Geraldine Ryan said...

Of course, Julie!

Susie Nott-Bower said...

Geri, I did wonder ('cos I have to say I've never read Take A Break) whether you'd pick me up on that one! Which just goes to show that you DO need to be obsessive - even about the detail of the detail!

Susie Nott-Bower said...

Ooh, and I've just re-read the trolley bit as if they were all one trolley - The People's Friend, Lyons Golden Syrup and Supasize Condoms - now that IS a complex character!!

CarolineG said...

Beautifully written post, Susie. Really wonderful.

Geraldine Ryan said...

I agree, Sam, that we are all a bunch of contradictions and that's what makes for a great fictional character too. But within your contradictions I think you'll find that you're probably consistent.

In my case too, you might find "Heat" and The Guardian. But you'll never find the The Daily Telegraph, for instance.

sarah fox said...

Susie, thank you for reminding me how brilliant Dylan Thomas is! I think I have to read Under Milkwood again soon.

Rebecca Connell said...

Very interesting! I don't think I notice details that much in real life, to be honest, but I do try to slip them into my writing.

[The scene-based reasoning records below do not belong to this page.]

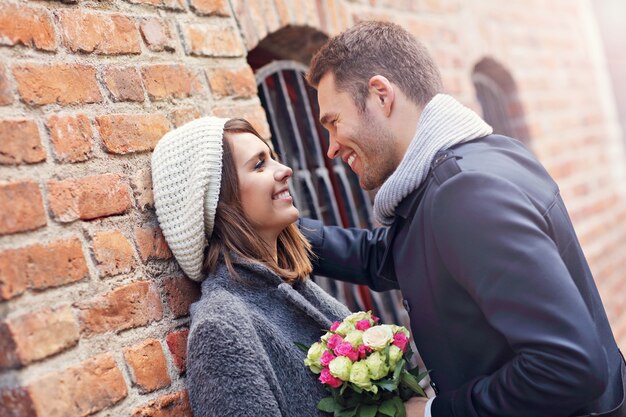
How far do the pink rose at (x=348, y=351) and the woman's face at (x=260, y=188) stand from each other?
1.59 feet

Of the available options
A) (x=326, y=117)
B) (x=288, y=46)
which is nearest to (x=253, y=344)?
(x=326, y=117)

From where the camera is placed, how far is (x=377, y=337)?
7.01 ft

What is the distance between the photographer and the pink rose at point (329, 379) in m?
2.09

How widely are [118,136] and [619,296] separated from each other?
4093 mm

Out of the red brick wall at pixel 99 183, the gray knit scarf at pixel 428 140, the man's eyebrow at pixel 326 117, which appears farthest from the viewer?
the man's eyebrow at pixel 326 117

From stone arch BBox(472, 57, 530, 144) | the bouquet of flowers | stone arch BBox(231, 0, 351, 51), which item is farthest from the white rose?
stone arch BBox(472, 57, 530, 144)

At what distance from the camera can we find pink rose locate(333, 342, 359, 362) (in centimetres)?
210

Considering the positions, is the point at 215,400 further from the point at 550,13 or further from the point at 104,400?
the point at 550,13

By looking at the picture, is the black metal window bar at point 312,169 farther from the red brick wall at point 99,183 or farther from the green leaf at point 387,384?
the green leaf at point 387,384

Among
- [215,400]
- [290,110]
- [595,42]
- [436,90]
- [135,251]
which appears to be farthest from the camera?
[595,42]

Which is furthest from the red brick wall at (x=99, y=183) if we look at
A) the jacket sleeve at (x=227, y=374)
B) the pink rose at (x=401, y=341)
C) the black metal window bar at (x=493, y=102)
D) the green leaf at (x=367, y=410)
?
the black metal window bar at (x=493, y=102)

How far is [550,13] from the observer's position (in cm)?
543

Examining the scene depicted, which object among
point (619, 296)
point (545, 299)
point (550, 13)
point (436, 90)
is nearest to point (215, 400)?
point (545, 299)

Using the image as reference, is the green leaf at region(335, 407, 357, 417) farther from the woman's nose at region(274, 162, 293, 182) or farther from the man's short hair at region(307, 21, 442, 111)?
the man's short hair at region(307, 21, 442, 111)
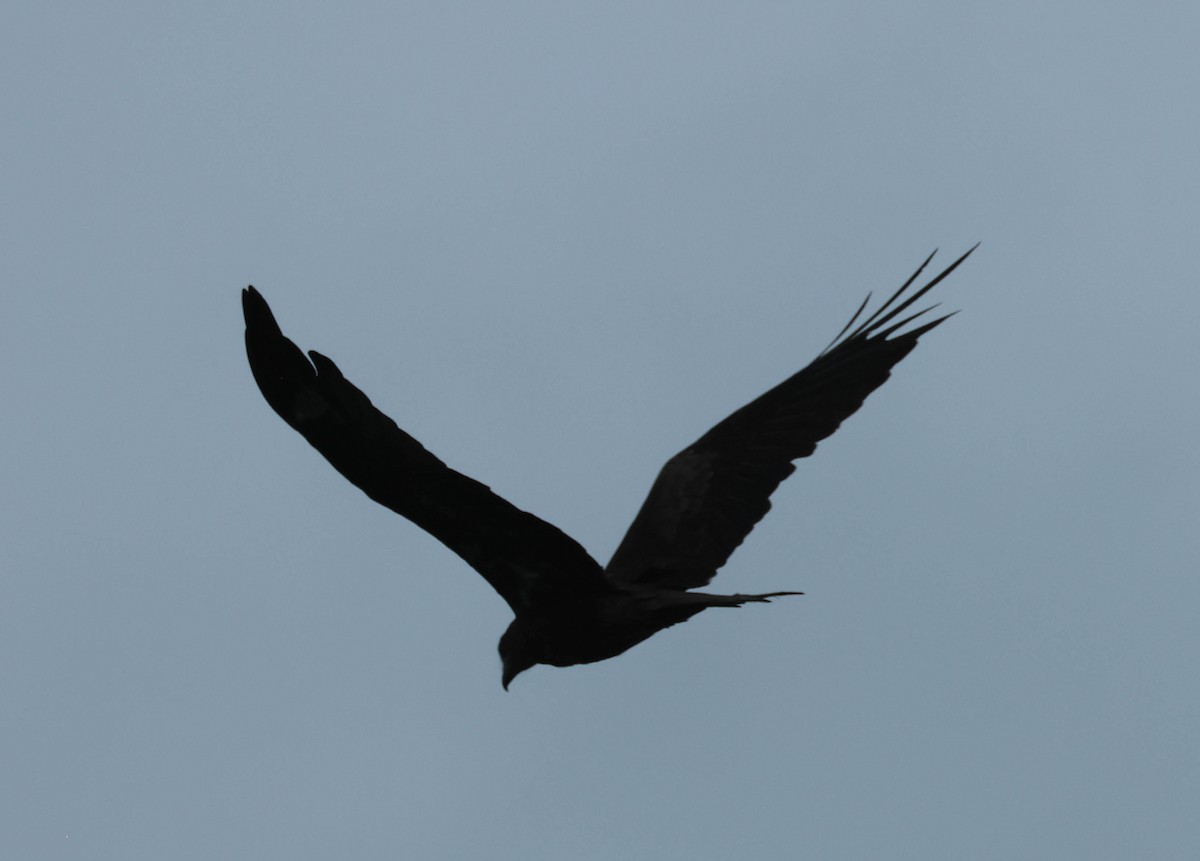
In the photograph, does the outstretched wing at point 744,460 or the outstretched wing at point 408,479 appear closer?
the outstretched wing at point 408,479

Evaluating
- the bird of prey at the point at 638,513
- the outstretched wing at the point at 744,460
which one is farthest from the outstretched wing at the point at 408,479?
the outstretched wing at the point at 744,460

I liked the baskets too... but the big question for me was, was number 3 a man or a woman?! I was thrown by the heat magazine - the rest of the basket suggested a man but I'm not convinced that many self-respecting blokes buy heat (!).

Susie Nott-Bower said...

You see? I said I was crap at details! It should have been, er, what's it called - FHM?

Olivia Ryan said...

Your shopping baskets were brilliant Susie! I've often wondered whether people who work on supermarket checkouts can help themselves from speculating about the lives of the people whose shopping they put through. I know I'd be doing it! I recently had a comment of 'Hm - very healthy!' from one, about my trolley contents (we buy a lot of vegetables because I don't eat meat - but trust me, there were chocolate and biscuits and other goodies in there too!) - and I was surprised that she actually commented: it seemed almost 'unprofessional'! I wonder if she said 'Oh dear, not very healthy!' to people buying lots of fatty food - or 'Looks like more than the recommended units' to someone stocking up their wine rack! Very interesting post!

Susie Nott-Bower said...

LOL, Olivia!
Or 'Hmm, looks like you're in for a long night' when she sees the condoms! (Sorry, I seem to be condom-obsessed for some reason).

Derek said...

I guess someone who merits supasize condoms is the people's friend.

Susie Nott-Bower said...

:)
Susiex

Fionnuala Kearney said...

Susie, what a fantastic post! Sorry I'm only getting to it now - love those shopping baskets!